— BEGIN Records supplied —
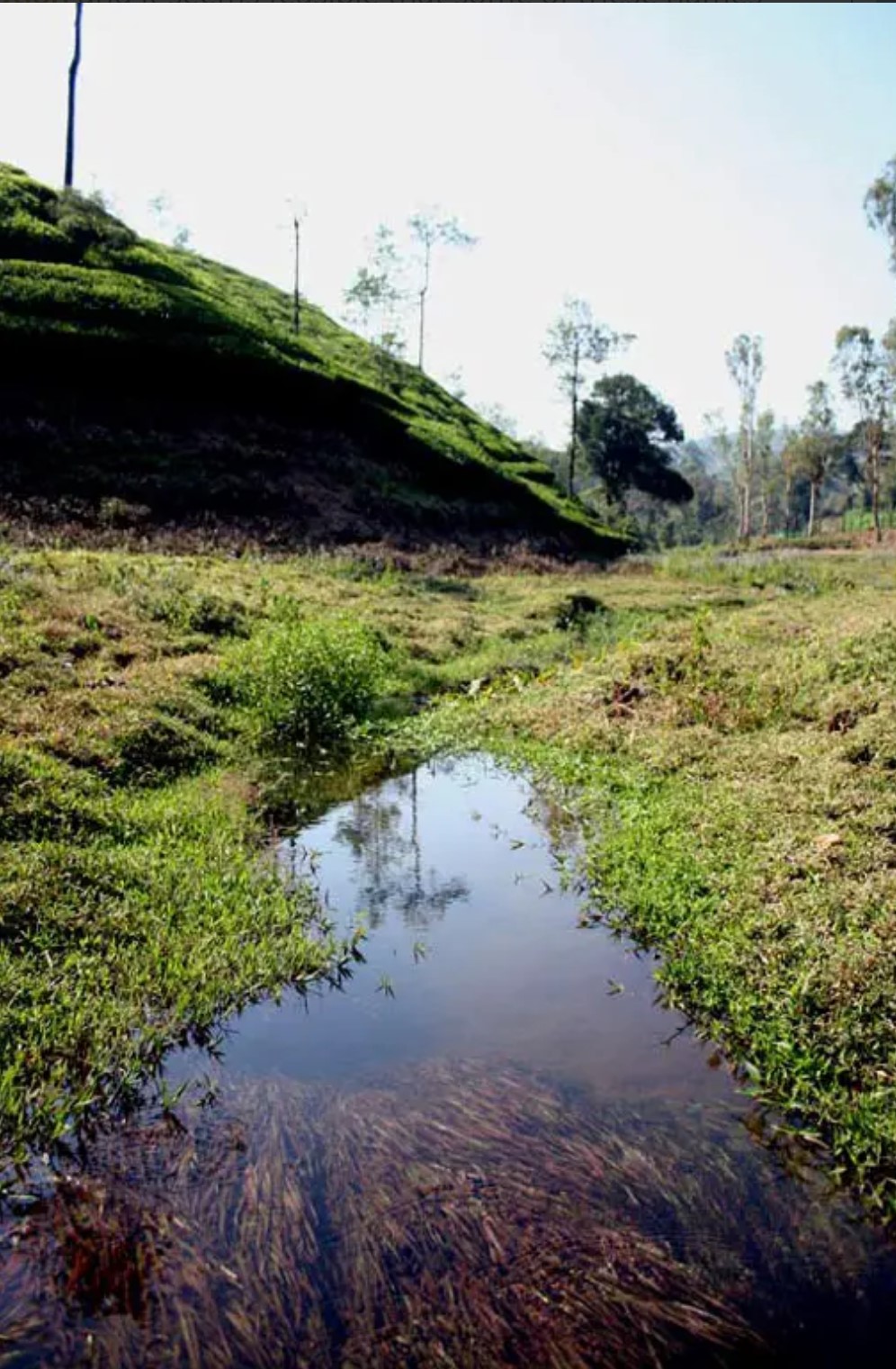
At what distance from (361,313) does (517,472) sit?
16.4 meters

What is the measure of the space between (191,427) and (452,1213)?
2525 cm

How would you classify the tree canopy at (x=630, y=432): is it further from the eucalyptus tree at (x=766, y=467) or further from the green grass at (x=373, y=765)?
the green grass at (x=373, y=765)

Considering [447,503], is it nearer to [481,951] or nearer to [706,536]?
[481,951]

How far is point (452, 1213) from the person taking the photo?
3623mm

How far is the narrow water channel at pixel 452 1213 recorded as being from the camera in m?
— END Records supplied —
(Aim of the task): Rewrite the stretch of entries from the line containing "Considering [447,503], is" through the end of the entries, changing "nearer" to "closer" and leaving everything else unchanged.

(Response to this task):
Considering [447,503], is it closer to [481,951] or closer to [706,536]?
[481,951]

How far is point (452, 1213) from the person taking the photo?
3623mm

How far is the narrow water channel at pixel 452 1213 recorded as being from the camera in m?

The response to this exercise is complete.